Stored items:
::::

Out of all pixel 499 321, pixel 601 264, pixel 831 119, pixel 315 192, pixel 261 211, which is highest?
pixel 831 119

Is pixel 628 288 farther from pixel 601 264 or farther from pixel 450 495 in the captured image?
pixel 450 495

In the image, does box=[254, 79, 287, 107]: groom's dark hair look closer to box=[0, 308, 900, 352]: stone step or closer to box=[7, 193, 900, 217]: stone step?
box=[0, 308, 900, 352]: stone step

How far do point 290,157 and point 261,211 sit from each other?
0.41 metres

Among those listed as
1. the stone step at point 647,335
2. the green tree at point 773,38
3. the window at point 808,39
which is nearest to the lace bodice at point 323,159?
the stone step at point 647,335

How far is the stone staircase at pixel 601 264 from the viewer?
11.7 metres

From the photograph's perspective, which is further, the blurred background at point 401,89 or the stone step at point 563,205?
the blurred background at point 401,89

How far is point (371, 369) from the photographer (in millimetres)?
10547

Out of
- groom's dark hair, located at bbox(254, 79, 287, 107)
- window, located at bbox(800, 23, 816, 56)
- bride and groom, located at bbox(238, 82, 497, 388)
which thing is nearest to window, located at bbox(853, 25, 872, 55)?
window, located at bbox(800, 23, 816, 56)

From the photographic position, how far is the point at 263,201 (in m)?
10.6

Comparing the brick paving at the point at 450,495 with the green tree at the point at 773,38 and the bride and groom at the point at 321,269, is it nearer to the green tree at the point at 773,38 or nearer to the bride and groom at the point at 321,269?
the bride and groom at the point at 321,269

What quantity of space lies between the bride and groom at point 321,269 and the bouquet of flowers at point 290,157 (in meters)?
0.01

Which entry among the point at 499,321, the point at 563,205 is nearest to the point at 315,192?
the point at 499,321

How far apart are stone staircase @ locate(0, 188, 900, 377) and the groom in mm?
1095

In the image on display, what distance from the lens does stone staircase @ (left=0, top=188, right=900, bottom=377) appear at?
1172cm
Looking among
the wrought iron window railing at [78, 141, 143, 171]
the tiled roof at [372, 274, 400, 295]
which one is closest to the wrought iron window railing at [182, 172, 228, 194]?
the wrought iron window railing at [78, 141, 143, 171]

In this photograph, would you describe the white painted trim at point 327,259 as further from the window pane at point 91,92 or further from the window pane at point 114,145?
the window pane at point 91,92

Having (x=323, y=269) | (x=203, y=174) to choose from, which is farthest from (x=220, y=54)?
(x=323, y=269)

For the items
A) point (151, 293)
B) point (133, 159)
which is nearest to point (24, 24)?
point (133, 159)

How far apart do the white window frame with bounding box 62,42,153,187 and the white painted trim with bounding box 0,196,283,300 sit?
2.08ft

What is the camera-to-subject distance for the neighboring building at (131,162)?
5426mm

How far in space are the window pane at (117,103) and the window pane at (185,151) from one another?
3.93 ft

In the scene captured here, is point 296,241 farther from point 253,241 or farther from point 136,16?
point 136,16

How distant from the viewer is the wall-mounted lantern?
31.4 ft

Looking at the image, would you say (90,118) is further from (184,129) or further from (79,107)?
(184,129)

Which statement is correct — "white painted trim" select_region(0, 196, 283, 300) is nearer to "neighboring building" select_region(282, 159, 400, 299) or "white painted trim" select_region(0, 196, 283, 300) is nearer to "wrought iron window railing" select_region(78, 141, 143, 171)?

::::

== PROBLEM DETAILS ==
Please count how many lines in the data above contain the string "distance", and reply with only that number.

== RESULT BELOW ==
2